Thursday, November 8, 2012

On Having a Seizure: part 1



It’s like turning around to the erection of tidal wave. Your back was turned for a moment and now that your facing this monster, there is no time to run. Of course there is no surviving.

First the brain is flooded with hot syrup, and immediately you can feel the heavy slug spread over the rubber. And the brain, like a child drowning under the blue wing of rabid ocean, sparks and screams to grab on to its little life.

The brain becomes a body trying to wrestle itself out of a shark’s mouth, it becomes the arrows of terrified fingers, and the wild kites of elbow and knee. So it jerks, it jerks to break free. Again and again in the same direction the brain bangs on the door of the giant molasses wave. The old splintered house is being flooded but the bedroom door is stuck, and so the knees and elbows and eyes and lips of the brain jerk together like a mob of men to break free. It has to break free.

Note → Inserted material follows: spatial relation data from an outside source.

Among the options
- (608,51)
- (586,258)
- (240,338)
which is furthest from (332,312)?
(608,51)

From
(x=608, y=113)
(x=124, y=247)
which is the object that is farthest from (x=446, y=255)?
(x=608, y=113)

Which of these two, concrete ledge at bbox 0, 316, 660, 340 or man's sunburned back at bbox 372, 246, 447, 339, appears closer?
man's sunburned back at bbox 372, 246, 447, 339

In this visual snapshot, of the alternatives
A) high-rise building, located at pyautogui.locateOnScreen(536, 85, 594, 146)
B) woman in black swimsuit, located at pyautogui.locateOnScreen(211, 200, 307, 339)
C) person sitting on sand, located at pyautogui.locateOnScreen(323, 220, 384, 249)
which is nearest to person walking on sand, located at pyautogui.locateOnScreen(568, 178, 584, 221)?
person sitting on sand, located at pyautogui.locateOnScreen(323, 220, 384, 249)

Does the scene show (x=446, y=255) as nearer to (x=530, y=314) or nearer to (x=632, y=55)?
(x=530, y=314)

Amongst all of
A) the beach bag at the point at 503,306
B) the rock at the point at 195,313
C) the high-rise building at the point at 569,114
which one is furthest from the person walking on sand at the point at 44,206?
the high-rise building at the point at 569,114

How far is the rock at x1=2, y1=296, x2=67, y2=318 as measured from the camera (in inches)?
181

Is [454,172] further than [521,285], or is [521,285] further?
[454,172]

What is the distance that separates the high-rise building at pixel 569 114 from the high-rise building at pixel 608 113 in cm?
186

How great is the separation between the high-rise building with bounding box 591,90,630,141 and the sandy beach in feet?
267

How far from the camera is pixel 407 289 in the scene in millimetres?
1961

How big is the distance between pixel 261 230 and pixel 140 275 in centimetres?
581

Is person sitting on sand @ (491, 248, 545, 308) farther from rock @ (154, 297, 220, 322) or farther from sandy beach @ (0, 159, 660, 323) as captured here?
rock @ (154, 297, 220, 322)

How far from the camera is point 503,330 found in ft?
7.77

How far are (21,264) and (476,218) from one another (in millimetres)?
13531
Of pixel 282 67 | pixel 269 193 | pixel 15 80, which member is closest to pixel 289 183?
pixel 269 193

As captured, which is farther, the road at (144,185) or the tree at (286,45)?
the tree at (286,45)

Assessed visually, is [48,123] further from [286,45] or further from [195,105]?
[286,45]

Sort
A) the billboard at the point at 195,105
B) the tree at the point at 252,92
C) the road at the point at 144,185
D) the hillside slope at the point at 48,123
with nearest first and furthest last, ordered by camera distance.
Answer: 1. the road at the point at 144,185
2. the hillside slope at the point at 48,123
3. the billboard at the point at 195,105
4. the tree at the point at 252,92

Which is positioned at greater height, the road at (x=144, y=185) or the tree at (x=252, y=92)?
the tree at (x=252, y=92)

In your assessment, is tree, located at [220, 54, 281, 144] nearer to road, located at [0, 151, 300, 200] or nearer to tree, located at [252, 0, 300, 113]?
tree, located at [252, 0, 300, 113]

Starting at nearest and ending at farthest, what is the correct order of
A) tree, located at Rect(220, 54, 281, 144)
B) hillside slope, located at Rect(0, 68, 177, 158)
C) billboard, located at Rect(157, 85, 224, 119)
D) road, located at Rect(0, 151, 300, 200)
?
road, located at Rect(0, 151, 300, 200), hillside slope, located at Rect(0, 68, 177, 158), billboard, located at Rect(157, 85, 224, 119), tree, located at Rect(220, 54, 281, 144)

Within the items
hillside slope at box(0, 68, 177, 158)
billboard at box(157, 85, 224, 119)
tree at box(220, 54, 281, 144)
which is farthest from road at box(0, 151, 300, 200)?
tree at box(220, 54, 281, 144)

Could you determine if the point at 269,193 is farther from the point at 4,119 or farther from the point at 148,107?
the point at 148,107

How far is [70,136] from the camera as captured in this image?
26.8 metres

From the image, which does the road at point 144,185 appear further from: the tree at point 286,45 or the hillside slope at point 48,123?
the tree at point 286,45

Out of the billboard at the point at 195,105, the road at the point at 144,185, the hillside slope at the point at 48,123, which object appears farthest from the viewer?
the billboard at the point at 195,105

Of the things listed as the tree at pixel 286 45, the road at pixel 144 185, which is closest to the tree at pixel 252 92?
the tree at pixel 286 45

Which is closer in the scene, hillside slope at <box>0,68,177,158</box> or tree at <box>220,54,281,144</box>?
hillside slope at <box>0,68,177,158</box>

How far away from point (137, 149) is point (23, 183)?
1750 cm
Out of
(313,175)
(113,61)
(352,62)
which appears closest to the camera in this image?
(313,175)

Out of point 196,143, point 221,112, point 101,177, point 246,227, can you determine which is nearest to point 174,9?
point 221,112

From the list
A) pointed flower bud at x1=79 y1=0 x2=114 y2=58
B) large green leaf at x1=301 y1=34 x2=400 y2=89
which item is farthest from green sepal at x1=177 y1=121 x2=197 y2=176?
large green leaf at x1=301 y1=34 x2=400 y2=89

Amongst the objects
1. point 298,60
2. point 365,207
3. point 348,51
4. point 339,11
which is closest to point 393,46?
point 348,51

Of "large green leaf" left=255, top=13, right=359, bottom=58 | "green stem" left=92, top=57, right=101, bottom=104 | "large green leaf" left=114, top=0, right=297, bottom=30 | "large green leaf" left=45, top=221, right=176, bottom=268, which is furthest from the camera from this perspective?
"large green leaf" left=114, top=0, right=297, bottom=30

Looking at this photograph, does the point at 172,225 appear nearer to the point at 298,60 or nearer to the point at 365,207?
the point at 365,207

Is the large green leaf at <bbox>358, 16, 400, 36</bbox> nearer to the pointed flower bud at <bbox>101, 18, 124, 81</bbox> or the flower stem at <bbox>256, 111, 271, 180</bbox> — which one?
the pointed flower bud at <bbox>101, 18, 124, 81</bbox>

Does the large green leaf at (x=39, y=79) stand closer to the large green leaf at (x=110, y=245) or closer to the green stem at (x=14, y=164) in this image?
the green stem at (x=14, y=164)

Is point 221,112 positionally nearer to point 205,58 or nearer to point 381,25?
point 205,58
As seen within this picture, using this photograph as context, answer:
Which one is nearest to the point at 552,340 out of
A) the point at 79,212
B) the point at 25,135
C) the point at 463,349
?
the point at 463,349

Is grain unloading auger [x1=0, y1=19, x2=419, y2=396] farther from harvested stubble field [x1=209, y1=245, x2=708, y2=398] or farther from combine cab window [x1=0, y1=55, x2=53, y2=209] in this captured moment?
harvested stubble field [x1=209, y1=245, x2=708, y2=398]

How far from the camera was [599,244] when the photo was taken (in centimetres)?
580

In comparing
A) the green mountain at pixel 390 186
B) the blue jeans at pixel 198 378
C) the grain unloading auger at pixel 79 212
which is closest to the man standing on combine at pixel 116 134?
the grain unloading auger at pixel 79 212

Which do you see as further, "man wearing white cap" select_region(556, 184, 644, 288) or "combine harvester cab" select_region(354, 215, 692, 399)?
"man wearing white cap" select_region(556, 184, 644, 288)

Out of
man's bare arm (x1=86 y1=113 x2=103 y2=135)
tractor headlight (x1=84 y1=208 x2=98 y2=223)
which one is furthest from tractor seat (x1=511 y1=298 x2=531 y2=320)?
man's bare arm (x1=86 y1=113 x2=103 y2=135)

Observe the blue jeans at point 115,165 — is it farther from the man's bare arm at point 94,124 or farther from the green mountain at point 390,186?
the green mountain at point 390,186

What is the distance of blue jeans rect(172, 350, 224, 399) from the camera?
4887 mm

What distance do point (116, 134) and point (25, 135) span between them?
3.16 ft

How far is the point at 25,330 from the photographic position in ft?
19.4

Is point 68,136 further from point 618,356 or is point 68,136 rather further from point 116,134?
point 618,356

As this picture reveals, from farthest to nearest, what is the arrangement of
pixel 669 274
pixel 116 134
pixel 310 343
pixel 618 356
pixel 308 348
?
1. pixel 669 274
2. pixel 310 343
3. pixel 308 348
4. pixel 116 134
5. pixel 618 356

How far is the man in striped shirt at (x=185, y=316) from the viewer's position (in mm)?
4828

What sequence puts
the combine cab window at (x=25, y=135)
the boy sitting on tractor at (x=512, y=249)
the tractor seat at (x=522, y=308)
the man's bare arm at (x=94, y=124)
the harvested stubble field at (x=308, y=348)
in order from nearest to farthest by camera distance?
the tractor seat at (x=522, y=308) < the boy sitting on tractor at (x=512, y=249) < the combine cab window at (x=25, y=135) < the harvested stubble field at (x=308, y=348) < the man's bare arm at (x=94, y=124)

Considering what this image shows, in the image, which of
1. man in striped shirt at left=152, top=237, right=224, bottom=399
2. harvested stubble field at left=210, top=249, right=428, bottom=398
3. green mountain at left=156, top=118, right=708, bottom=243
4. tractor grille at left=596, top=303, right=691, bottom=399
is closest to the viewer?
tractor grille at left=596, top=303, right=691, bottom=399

And then every muscle becomes that child behind the locked door, and every muscle is also the mother outside on the street screaming for someone to save her baby. Every muscle is mother and child together. And every muscle screams. The eyeball and in the hair and down the legs and through the fingers heave and writhe in saving this child.  Until the entire body is a scream for the last red glares of hope, a scream for life slipping down like a feather off a table.


The child dies under the ocean, under the floor.









*
When you wake up you are a soaking dog. Stinky and moldy and slick. Every joint is trembling with the storm. What a lonely wet dog you are.